Auch wenn sich heute die Stimmen derer mehren, die den Marktfundamentalismus für gescheitert erachten, hält seine unheilvolle Praxis doch an. An den Folgen jedenfalls wird die Welt noch lange zu leiden haben. Zumal die Propheten des Neoliberalismus selbst dort ihr Unwesen treiben, wo man sie nicht vermuten würde. In Afghanistan beispielsweise, dessen Bevölkerung sich offenbar zu Unrecht eine Stabilisierung des Landes durch eine kompetente und leistungsstarke Regierung erhofft hat.
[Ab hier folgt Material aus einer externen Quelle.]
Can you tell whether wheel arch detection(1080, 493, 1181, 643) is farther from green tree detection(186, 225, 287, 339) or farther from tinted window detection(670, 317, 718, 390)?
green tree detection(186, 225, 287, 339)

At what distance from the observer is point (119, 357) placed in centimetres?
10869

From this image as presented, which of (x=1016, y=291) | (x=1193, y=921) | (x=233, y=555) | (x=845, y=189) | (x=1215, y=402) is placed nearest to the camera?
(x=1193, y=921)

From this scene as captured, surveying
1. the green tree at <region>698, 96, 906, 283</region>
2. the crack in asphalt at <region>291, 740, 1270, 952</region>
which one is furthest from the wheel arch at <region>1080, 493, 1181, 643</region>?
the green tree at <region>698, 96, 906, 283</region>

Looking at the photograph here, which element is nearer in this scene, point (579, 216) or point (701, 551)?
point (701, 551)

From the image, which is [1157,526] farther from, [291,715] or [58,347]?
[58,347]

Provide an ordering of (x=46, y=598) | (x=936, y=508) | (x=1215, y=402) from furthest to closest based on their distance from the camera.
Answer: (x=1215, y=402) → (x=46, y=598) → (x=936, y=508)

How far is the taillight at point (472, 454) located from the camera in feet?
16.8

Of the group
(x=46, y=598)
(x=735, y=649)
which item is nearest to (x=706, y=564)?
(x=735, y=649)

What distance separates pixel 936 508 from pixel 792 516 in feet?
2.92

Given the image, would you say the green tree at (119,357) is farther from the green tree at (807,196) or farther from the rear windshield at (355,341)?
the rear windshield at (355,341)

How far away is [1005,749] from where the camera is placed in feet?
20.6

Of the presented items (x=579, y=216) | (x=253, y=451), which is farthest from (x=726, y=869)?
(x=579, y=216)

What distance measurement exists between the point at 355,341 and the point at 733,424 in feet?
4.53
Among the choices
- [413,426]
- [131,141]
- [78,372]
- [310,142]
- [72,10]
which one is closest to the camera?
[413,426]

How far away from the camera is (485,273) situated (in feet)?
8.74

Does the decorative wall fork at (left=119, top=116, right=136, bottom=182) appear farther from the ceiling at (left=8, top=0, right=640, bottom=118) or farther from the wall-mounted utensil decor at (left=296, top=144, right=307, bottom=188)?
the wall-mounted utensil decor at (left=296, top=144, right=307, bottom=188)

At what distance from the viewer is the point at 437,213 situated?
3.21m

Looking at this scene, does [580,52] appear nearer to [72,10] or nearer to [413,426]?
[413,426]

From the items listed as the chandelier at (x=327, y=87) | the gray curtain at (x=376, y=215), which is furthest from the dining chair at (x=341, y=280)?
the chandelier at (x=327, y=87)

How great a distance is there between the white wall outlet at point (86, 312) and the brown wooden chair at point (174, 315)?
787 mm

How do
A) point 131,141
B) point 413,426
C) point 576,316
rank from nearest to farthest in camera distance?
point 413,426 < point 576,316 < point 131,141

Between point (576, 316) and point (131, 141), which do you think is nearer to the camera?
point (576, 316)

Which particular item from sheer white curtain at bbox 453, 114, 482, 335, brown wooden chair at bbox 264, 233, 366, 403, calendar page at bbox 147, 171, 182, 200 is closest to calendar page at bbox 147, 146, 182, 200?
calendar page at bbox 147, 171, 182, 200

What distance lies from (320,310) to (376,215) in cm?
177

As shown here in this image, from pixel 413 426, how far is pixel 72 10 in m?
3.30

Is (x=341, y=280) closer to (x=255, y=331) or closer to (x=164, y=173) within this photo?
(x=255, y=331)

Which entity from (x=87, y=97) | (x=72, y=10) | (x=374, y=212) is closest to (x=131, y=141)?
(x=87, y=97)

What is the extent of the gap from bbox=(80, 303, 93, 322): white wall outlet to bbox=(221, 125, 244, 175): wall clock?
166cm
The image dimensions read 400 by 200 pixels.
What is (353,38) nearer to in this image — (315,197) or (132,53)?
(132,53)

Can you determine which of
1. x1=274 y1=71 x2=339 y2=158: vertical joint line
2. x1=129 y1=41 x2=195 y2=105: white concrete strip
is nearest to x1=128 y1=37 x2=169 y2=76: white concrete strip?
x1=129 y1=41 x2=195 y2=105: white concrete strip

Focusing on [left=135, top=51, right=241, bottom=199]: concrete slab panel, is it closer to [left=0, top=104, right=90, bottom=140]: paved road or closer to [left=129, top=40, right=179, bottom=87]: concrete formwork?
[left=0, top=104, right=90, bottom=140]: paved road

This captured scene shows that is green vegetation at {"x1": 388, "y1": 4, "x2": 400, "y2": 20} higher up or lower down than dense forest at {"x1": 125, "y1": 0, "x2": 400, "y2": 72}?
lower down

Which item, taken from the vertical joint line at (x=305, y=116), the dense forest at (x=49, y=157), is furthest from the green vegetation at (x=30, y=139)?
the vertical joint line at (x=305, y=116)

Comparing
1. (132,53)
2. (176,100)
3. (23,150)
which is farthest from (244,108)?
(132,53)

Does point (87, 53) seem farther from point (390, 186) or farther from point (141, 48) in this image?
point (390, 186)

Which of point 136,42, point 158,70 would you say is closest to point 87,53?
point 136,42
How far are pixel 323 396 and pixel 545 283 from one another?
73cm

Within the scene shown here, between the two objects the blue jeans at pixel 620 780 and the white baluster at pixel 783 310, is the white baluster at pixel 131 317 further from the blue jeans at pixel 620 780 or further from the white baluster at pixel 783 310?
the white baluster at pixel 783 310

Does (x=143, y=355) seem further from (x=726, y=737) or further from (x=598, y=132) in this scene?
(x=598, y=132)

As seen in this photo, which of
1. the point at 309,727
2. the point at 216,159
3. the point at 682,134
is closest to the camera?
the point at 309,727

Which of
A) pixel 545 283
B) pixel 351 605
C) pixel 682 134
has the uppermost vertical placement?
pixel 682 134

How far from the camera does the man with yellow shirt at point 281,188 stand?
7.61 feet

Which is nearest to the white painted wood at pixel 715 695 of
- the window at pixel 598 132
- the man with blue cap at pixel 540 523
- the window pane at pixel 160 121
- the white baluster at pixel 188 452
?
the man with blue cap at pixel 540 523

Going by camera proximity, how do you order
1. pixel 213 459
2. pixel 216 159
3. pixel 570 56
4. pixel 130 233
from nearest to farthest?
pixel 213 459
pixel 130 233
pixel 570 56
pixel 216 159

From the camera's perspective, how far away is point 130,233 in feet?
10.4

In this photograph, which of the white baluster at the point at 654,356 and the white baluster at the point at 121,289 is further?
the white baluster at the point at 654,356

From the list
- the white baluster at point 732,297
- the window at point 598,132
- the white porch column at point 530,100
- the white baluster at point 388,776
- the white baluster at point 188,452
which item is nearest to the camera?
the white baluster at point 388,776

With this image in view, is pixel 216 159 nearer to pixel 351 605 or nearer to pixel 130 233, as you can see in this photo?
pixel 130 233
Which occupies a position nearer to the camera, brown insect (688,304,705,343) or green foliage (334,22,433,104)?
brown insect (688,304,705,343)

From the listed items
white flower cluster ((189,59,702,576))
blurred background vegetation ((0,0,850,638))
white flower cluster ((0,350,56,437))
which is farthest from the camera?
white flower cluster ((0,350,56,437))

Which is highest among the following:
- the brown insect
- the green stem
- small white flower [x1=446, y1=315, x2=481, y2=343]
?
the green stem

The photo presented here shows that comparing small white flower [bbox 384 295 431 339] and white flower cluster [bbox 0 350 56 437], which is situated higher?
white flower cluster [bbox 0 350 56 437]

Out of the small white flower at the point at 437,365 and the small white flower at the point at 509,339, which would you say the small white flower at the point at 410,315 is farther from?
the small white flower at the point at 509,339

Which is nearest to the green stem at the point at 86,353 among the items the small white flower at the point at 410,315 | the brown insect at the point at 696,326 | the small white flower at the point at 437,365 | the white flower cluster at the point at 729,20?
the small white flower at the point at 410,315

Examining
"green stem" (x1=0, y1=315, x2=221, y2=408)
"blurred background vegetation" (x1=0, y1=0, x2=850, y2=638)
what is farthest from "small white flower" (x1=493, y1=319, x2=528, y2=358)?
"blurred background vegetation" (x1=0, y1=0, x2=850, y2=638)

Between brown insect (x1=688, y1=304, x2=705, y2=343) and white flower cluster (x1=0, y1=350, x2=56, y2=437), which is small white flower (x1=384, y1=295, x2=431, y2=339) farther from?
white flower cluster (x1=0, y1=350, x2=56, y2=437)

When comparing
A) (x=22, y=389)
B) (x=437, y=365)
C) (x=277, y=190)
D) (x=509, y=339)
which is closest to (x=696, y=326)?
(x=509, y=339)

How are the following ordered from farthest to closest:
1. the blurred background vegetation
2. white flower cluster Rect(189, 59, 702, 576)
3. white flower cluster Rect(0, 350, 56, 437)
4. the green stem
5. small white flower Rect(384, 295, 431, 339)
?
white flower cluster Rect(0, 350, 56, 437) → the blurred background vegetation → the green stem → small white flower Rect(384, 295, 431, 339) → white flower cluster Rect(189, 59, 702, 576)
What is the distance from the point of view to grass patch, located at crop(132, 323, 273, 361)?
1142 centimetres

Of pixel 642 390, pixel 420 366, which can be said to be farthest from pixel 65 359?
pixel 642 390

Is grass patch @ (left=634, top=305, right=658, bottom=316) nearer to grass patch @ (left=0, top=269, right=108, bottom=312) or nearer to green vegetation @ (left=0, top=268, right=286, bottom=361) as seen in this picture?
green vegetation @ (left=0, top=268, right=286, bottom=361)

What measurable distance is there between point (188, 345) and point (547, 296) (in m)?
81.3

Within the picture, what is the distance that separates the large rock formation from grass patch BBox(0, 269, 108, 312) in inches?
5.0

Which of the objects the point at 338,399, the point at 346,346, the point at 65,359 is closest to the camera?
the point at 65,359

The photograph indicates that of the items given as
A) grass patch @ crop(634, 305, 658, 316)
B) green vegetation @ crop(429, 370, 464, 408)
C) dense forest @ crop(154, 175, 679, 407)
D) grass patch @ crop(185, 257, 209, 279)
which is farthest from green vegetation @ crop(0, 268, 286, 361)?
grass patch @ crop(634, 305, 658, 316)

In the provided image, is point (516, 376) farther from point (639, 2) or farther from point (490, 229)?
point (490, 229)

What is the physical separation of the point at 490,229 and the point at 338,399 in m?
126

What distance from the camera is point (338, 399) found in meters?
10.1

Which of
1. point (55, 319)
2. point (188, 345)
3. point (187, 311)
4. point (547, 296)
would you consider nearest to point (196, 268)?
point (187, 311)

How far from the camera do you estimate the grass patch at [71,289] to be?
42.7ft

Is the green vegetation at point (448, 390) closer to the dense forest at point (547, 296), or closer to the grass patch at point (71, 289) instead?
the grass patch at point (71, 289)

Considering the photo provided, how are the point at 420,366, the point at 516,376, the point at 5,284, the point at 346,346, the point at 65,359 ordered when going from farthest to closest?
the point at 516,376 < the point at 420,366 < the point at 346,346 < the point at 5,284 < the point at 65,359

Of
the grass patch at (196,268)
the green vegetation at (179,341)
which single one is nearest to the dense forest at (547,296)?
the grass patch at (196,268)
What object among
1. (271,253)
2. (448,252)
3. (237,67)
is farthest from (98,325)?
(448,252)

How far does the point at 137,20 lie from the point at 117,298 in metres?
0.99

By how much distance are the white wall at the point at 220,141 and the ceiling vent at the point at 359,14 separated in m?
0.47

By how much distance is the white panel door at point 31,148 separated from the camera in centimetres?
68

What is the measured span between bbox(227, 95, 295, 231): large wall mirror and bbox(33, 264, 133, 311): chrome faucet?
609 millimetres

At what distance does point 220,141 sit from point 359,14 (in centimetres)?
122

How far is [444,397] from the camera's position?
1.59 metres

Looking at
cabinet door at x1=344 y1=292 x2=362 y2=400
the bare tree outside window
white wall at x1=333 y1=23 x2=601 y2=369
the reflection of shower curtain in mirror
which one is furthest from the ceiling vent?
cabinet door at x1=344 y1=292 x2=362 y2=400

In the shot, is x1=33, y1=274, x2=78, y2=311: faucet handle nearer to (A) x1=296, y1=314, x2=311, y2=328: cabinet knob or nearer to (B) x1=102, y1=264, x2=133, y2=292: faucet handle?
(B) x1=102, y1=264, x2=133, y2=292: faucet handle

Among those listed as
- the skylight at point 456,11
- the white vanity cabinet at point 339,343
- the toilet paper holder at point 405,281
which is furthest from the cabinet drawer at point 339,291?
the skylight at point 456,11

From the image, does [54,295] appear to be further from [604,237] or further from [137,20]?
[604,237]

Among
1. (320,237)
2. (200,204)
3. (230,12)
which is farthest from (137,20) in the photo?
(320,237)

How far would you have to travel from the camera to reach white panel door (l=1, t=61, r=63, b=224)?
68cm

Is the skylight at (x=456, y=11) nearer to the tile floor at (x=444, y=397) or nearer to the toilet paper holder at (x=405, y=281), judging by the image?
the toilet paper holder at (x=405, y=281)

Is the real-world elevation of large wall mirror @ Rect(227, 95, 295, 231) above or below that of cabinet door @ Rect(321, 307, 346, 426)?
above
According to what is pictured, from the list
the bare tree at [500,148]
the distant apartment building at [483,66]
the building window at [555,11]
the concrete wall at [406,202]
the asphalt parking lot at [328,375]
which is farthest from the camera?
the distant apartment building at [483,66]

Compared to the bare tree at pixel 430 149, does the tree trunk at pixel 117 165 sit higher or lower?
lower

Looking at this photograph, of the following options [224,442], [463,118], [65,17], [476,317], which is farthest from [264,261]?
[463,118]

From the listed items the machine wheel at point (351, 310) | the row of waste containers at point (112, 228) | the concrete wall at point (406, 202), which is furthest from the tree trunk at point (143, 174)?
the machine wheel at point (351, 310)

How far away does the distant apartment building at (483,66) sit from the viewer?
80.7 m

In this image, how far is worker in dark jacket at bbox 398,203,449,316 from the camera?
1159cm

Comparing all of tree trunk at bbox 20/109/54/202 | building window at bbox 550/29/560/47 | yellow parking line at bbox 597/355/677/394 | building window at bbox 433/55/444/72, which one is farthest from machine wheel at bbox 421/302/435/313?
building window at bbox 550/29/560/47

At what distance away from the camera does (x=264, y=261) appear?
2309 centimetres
Kaum im Amt, hat Karzai der "starken Ermutigung" durch ausländische Mächte nachgegeben und eine umfassende Privatisierungspolitik beschlossen. Ein sorgfältiges Prüfverfahren kann dem nicht vorausgegangen sein. Nicht einmal eine Seite füllt das Dekret, in dem nun steht, dass von den 65 Unternehmungen, die sich im Staatsbesitz befinden, 37 zu privatisieren und 19 gänzlich auszulöschen seien. Die restlichen 9 wolle man vorerst behalten.
Gut 25.000 Menschen beschäftigen die afghanischen Staatsbetriebe derzeit. Davon werden 14.000 nun unmittelbar ihren Job verlieren und viele der anderen vermutlich später, wenn entsprechende Investoren gefunden sind. Angesichts der unsicheren Umstände, die in Afghanistan herrschen, werden die kaum aus dem Ausland kommen. Tatsächlich mehren sich die Anzeichen, dass inländische Investoren zum Zuge kommen sollen, hinter denen in aller Regel jene korrupten Provinzgouverneure und Drogenbarone stehen, die an Wettbewerb überhaupt kein Interesse haben. Wie im Russland nach der Wende droht nun die Überführung von öffentlichem Eigentum in private Monopole, ohne dass zuvor Regulierungs- und Kartellbehörden geschaffen worden sind, die für ein Mindestmaß an Kontrolle sorgen könnten.
Unbeirrt aller Kritik wird den Afghanen, die so große Hoffnung "in den Westen" gesetzt hatten, ein Konzept übergestülpt, das längst als widerlegt gilt. Angesichts der großen Arbeitslosigkeit, die im Lande herrscht, nimmt sich auch das deutsche Angebot, den arbeitslos werdenden Mitarbeitern mit Übergangszahlungen und bei der Suche nach neuen Jobs zur Seite zu stehen, nicht gerade beruhigend aus.
Es ist lange her, dass politische Entscheidungen zunächst auf ihre langfristigen Auswirkungen hin überprüft wurden. Dem Ältestenrat der nordamerikanischen Indianer schien der Maßstab von sieben Generationen nicht zu lang. Dem "Washington Consensus" dagegen ist das Denken in solchen Zeiträumen abhanden gekommen. Zwar verfügt die Welt heute über die technischen Möglichkeiten, die langfristige Vorhersagen präzise zuließen, doch dominiert umso mehr ein kurzfristiges Verwertungsinteresse – und mit ihm auch die Heuchelei.